ModChemBERT: ModernBERT as a Chemical Language Model

ModChemBERT is a ModernBERT-based chemical language model (CLM), trained on SMILES strings for masked language modeling (MLM) and downstream molecular property prediction (classification & regression).

Usage

Install the transformers library starting from v4.56.1:

pip install -U transformers>=4.56.1

Load Model

from transformers import AutoModelForMaskedLM, AutoTokenizer

model_id = "Derify/ModChemBERT"
tokenizer = AutoTokenizer.from_pretrained(model_id)
model = AutoModelForMaskedLM.from_pretrained(
    model_id,
    trust_remote_code=True,
    dtype="float16",
    device_map="auto",
)

Fill-Mask Pipeline

from transformers import pipeline

fill = pipeline("fill-mask", model=model, tokenizer=tokenizer)
print(fill("c1ccccc1[MASK]"))

Architecture

Backbone: ModernBERT
Hidden size: 768
Intermediate size: 1152
Encoder Layers: 22
Attention heads: 12
Max sequence length: 256 tokens (MLM primarily trained with 128-token sequences)
Tokenizer: BPE tokenizer using MolFormer's vocab (2362 tokens)

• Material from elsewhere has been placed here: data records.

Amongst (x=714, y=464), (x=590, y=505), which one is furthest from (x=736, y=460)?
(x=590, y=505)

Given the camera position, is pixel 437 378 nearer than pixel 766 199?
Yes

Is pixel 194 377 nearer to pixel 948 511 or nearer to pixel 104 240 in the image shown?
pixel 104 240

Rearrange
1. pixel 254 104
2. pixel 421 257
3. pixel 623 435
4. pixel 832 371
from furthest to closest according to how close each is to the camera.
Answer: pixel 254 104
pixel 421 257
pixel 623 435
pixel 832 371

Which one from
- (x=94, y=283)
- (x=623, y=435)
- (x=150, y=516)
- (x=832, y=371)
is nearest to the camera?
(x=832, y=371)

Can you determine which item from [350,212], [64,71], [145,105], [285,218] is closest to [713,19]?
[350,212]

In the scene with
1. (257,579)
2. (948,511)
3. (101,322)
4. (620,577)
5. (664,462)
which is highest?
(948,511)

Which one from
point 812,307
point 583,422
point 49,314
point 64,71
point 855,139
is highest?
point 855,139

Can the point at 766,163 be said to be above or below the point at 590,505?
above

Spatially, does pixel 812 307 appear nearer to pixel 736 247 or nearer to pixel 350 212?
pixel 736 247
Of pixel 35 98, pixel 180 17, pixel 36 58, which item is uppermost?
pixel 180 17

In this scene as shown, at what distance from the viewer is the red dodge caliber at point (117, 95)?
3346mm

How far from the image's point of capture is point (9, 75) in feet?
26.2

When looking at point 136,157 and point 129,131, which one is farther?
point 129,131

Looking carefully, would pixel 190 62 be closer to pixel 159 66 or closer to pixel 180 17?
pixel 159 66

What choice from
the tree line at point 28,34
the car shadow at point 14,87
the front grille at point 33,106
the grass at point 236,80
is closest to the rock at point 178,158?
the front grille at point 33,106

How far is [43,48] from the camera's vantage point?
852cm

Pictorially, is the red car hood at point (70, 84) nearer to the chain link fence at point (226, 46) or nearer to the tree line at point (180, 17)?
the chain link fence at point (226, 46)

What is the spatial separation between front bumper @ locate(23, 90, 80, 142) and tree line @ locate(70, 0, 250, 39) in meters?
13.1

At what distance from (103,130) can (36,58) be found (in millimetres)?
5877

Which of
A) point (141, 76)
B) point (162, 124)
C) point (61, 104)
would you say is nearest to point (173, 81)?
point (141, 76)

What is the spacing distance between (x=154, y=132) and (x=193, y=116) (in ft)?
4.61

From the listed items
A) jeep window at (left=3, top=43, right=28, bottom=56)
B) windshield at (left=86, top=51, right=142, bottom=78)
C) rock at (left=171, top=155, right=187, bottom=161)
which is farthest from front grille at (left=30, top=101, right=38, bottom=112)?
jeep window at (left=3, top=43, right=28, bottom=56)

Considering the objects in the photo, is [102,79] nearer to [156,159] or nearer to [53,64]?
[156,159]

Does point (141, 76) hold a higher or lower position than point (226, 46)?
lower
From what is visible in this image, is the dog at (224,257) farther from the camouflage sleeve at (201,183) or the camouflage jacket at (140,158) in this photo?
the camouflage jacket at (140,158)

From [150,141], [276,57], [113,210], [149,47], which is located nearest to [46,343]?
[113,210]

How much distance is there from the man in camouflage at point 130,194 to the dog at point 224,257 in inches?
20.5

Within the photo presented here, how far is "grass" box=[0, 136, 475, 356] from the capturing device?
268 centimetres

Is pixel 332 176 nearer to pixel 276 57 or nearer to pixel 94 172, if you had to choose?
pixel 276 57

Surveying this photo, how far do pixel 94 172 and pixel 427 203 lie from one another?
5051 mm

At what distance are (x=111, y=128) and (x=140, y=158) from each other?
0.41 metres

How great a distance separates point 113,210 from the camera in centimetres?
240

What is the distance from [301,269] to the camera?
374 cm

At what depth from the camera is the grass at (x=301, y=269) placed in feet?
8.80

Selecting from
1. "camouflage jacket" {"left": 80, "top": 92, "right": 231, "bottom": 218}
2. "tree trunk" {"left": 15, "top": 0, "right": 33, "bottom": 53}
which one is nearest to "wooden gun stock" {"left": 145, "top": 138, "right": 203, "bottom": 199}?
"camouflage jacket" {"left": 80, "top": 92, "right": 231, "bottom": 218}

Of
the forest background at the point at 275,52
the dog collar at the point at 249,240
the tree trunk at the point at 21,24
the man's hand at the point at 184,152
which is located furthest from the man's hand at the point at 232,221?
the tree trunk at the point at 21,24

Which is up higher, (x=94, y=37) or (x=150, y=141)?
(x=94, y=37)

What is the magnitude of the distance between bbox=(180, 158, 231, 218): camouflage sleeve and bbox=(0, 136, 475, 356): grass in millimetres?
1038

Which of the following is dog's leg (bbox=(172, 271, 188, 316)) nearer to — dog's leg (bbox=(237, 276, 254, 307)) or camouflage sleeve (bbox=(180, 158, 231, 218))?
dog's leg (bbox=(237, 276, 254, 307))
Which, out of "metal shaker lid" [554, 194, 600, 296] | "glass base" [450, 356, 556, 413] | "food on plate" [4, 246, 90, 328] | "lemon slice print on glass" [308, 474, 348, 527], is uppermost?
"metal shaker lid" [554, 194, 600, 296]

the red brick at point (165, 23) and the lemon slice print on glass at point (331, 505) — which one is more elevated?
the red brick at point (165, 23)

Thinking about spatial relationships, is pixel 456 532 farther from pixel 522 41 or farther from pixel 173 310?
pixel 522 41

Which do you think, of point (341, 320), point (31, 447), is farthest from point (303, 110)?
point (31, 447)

Pooling (Classifier / Regressor Head)

Kallergis et al. [1] demonstrated that the CLM embedding method prior to the prediction head was the strongest contributor to downstream performance among evaluated hyperparameters.

Behrendt et al. [2] noted that the last few layers contain task-specific information and that pooling methods leveraging information from multiple layers can enhance model performance. Their results further demonstrated that the max_seq_mha pooling method was particularly effective in low-data regimes, which is often the case for molecular property prediction tasks.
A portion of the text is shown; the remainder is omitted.